Striking results in improvement of representation of women in the Canadian workforce has been achieved by this process.
3. Expanding the role of the Sex Discrimination Commissioner:
The Sex Discrimination Commissioner should be required to provide a mandatory annual report to Parliament in the same manner as the Social Justice Commissioner is required to report on the education, health and economic wellbeing of Indigenous Australians. The Sex Discrimination Commissioner should be required to report on the same matters in relation to Australian women.

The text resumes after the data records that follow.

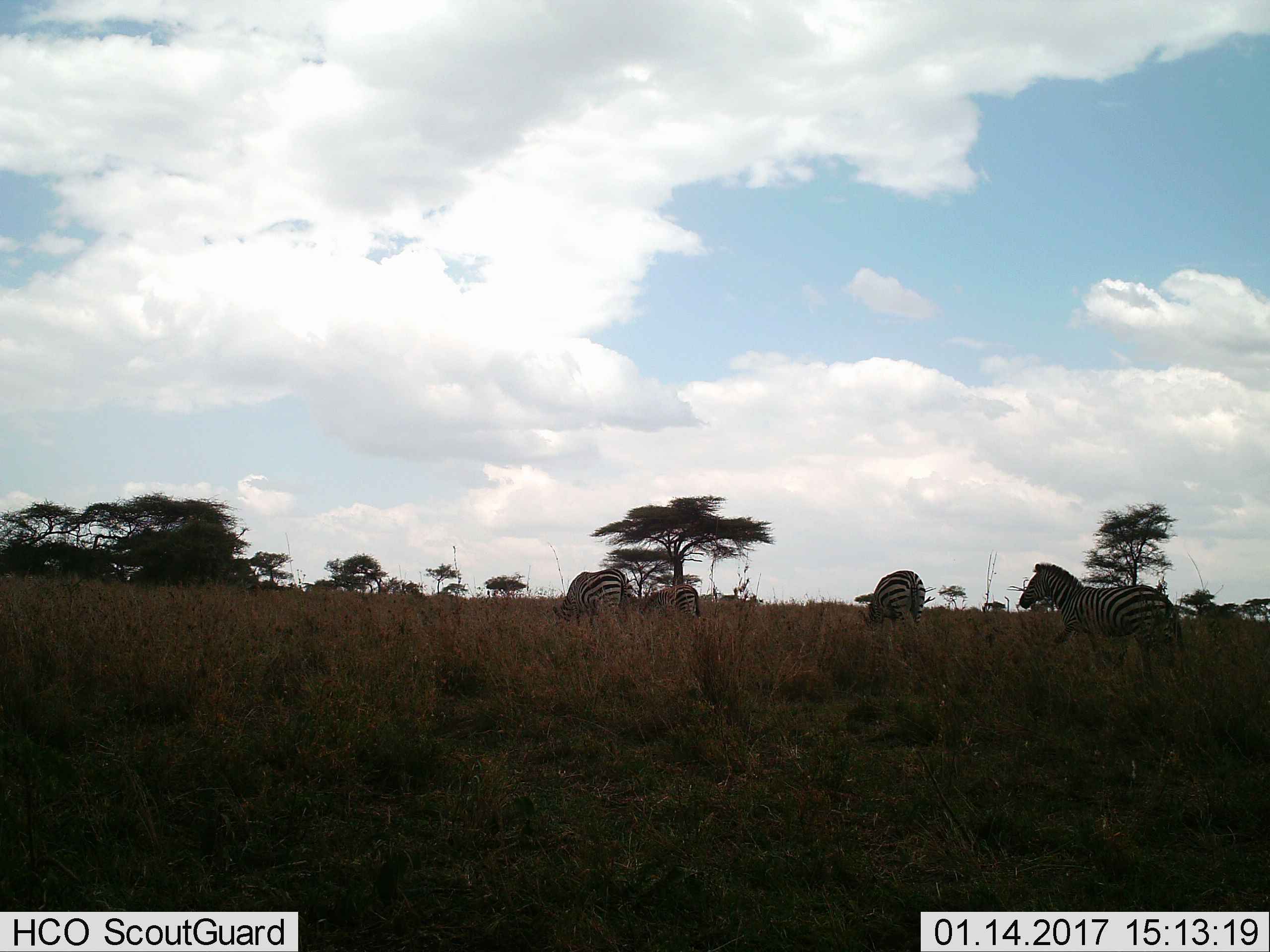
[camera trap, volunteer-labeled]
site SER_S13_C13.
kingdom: Animalia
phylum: Chordata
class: Mammalia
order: Perissodactyla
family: Equidae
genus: Equus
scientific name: Equus quagga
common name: plains zebra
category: zebraplains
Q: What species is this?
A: Zebraplains (plains zebra) (Equus quagga).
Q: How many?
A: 4.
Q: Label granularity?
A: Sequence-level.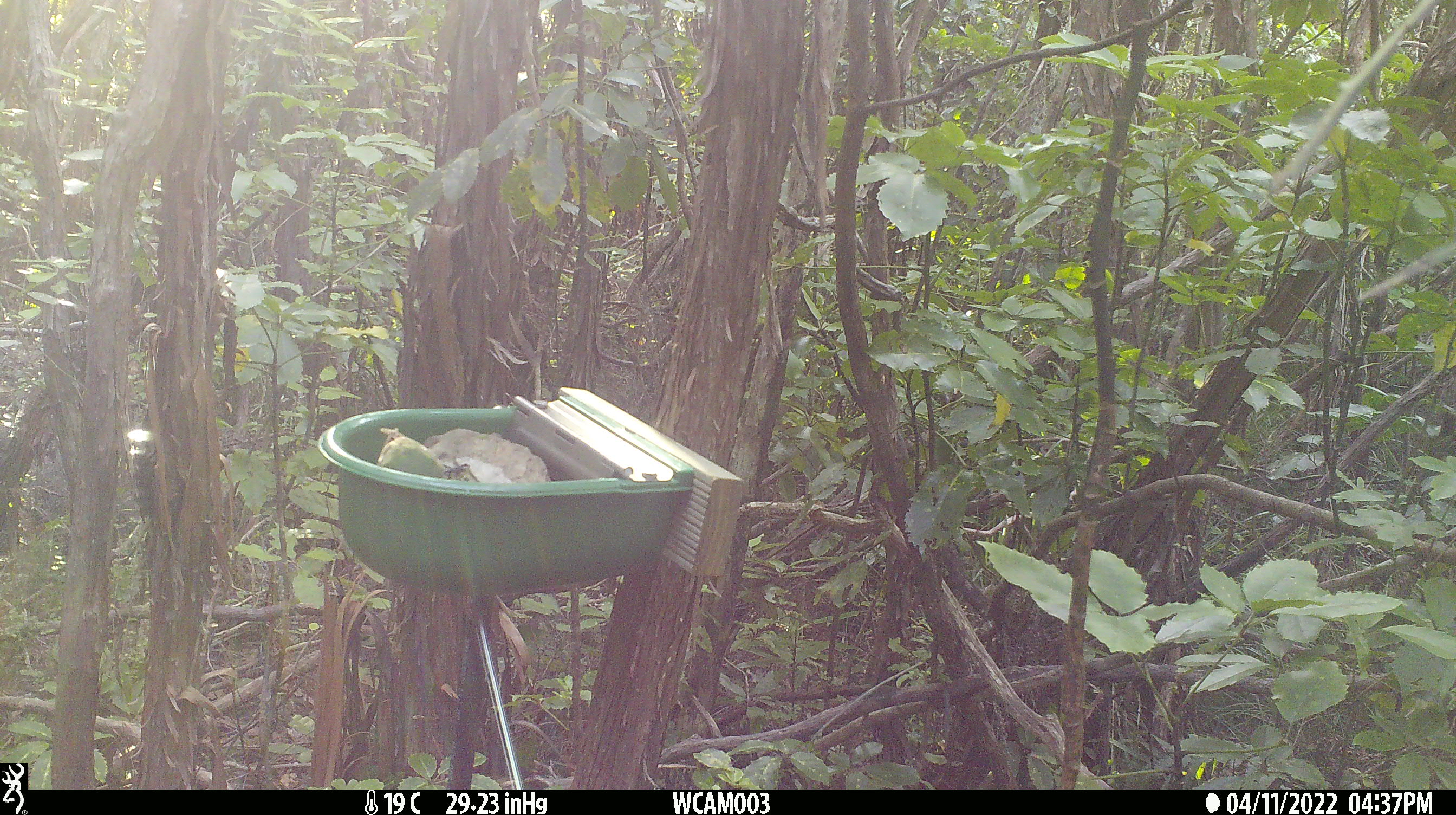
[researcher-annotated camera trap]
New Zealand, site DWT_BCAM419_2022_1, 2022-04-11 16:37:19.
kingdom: Animalia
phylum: Chordata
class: Aves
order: Psittaciformes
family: Psittaculidae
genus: Cyanoramphus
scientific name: Cyanoramphus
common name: parakeet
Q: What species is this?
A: Parakeet (Cyanoramphus).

It is likely that, for example, in this year matters such as trafficking women and women refugees would be important issues that would be reported on for all Australian women to see.
The removal of these exemptions was first raised in the Australian Law Reform Commission’s Report Strengthening the Sex Discrimination Act 1984 in 1992 by the Sex Discrimination Commissioner. (This Report is a useful resource and considers broad issues of reform of the Sex Discrimination Act 1984.
Anecdotal evidence of similar complaints brought to the Anti-Discrimination Commission Queensland is that complainants often settle matters because of a lack of support to progress matters to public hearing.
There are various definitions of systemic discrimination. See Smyth & Falk – Addressing Systemic Discrimination in the Public Sector: Report of Study Tour – March 2003. Most definitions include “allegations of a pattern of violations or a systemic failure to protect the rights of a group of individuals” (Smyth & Falk @ 9).